As a content creator, what is special about the DisplayHDR-1400 performance tier, and how is it differentiated versus the DisplayHDR-1000 performance tier?
As noted above, for practical purposes the 1000 spec is the minimum spec required for grading of HDR video content.
However, at the 1000 level, the full-screen performance requirement under long duration testing is only 600cd/m2. Thus, if while editing the display pauses on a large flash of light that drives the display beyond the performance level that it can sustain for more than the 2-second flash requirement, the display may dim to a level below the video signal being sent to the display and thus no longer accurately represent the video signal. As a video content editor grading the content, adjustments to increase the luminance at this point will not be shown on the screen because a DisplayHDR-1000 display could be power-limited. However, at the DisplayHDR-1400 performance tier, the minimum requirement for long duration display is 900cd/m2 full screen. For practical purposes, 900cd/m2 full screen is sufficient to display any flash of light on the screen, even when paused indefinitely while grading. This ensures that any editing changes made by the content creator are always accurately represented on the screen, even in the most demanding of scenarios, such as when editing HDR video content to the MaxCLL 1000 level with a MaxFALL approaching 1000. Additionally, Display HDR-1400 contrast requirements, black-level requirements, and color gamut are all improved beyond DisplayHDR-1000.

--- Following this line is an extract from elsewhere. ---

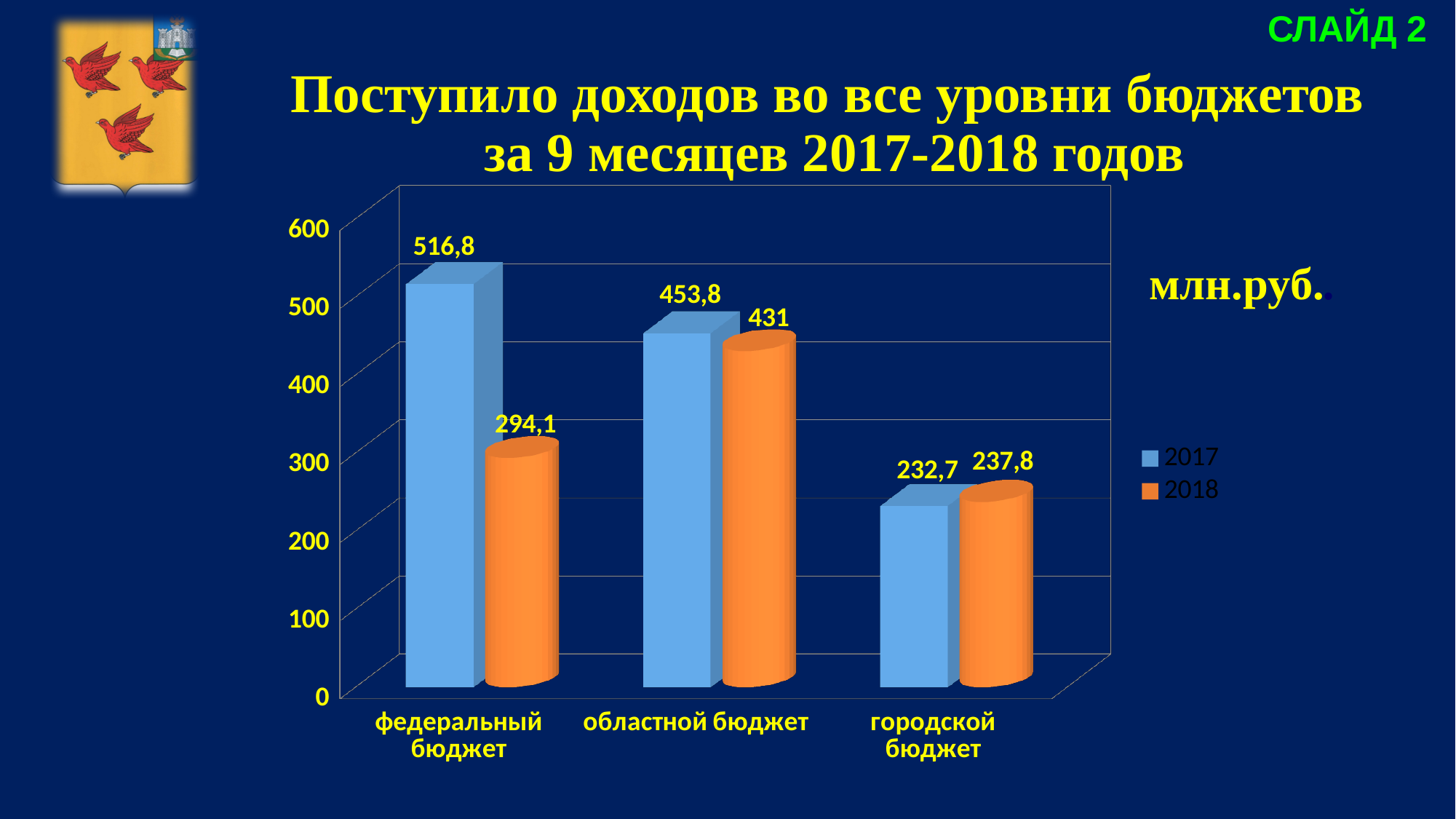
How many categories are shown on the x axis? 3 What is the 2018 value for городской бюджет? 237,8 What is the 2017 value for федеральный бюджет? 516,8 What kind of chart is shown on the slide? bar chart What is the difference between the 2017 and 2018 values for федеральный бюджет? 222,7 Which category has the highest 2017 value? федеральный бюджет Which category has the lowest 2018 value? городской бюджет What is the 2018 value for областной бюджет? 431 What unit is indicated next to the chart? млн.руб. Which is larger for областной бюджет: the 2017 value or the 2018 value? 2017 How many series does the legend list? 2 Is the 2018 value for федеральный бюджет greater or less than 300? less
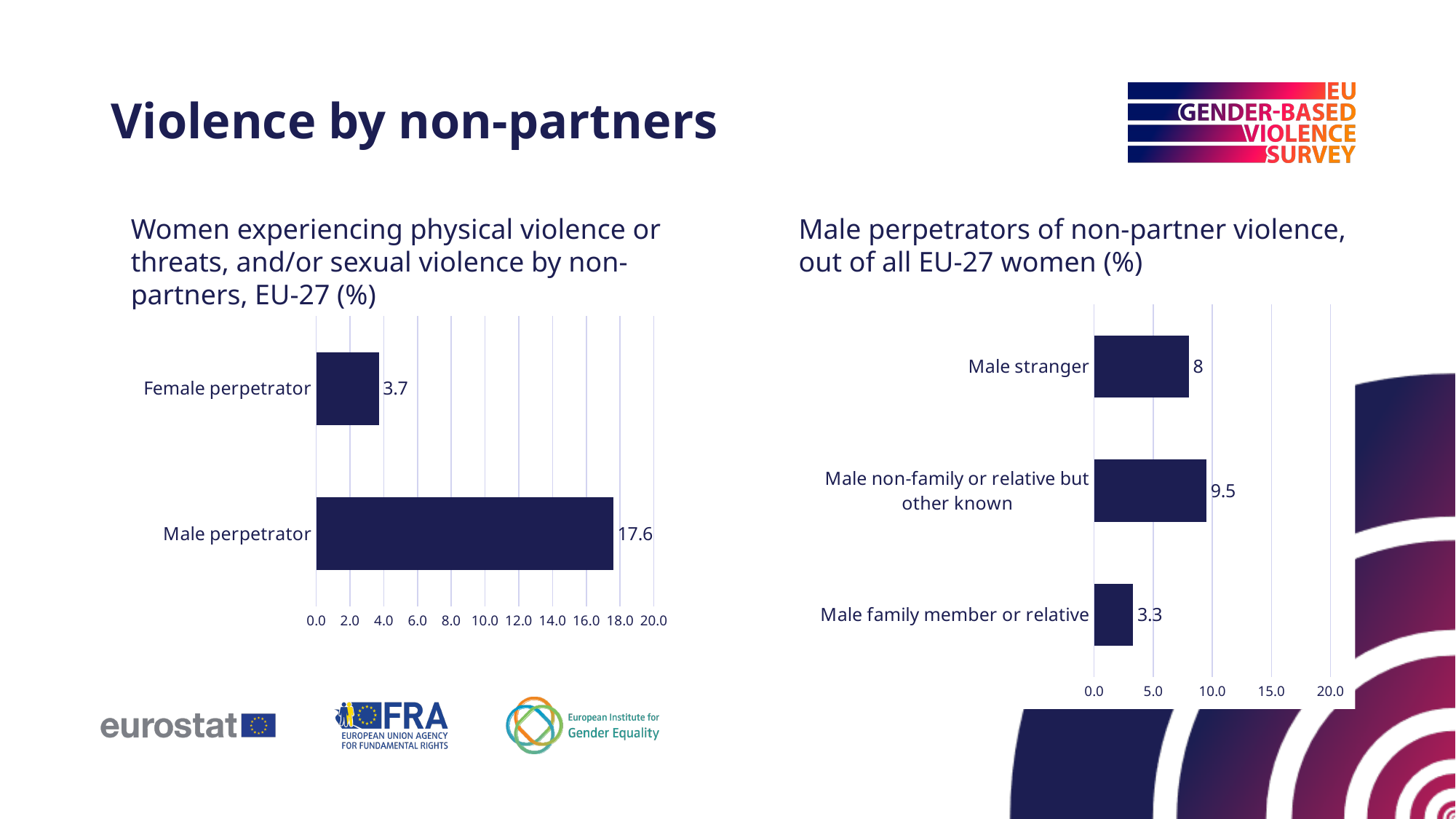
In the right chart, which category has the highest value? Male non-family or relative but other known In the right chart (Male perpetrators of non-partner violence), what is the value for Male stranger? 8 In the left chart (Women experiencing physical violence or threats, and/or sexual violence by non-partners), what is the value for Female perpetrator? 3.7 What kind of chart is the left chart? Bar chart In the left chart, what is the difference between the Male perpetrator and Female perpetrator values? 13.9 In the right chart, how many categories are shown? 3 In the left chart, how many categories are shown? 2 In the right chart (Male perpetrators of non-partner violence), what is the value for Male family member or relative? 3.3 In the right chart (Male perpetrators of non-partner violence), what is the value for Male non-family or relative but other known? 9.5 In the left chart (Women experiencing physical violence or threats, and/or sexual violence by non-partners), what is the value for Male perpetrator? 17.6 In the right chart, what is the difference between the values for Male non-family or relative but other known and Male stranger? 1.5 In the right chart, which category has the lowest value? Male family member or relative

For gaming, which performance levels work best?
Unlike for content creation, where 1000 is a critically important threshold performance level, the higher performance tiers are always better for gaming. Because games dynamically create content, unlike movies which are pre-encoded for specific luminance ranges, games can always take advantage of better displays with higher HDR ranges. However, one differentiation is worth noting: between the DisplayHDR-400 and DisplayHDR-500 performance tiers, there is a significant distinction in that the color gamut is greatly increased, and based on today’s technology the DisplayHDR-500 performance tier is the first tier that requires local dimming, which dramatically increases contrast and display performance. A few DisplayHDR-400 systems have also implemented local dimming; however, this is typically not the case and is not required by the spec at the 400 level. Furthermore, the True Black DisplayHDR-400 and DisplayHDR-500 performance tiers both implement the wider color gamut, further-increased contrast levels, detailed blacks, and stunningly fast rise time for improved gaming performance.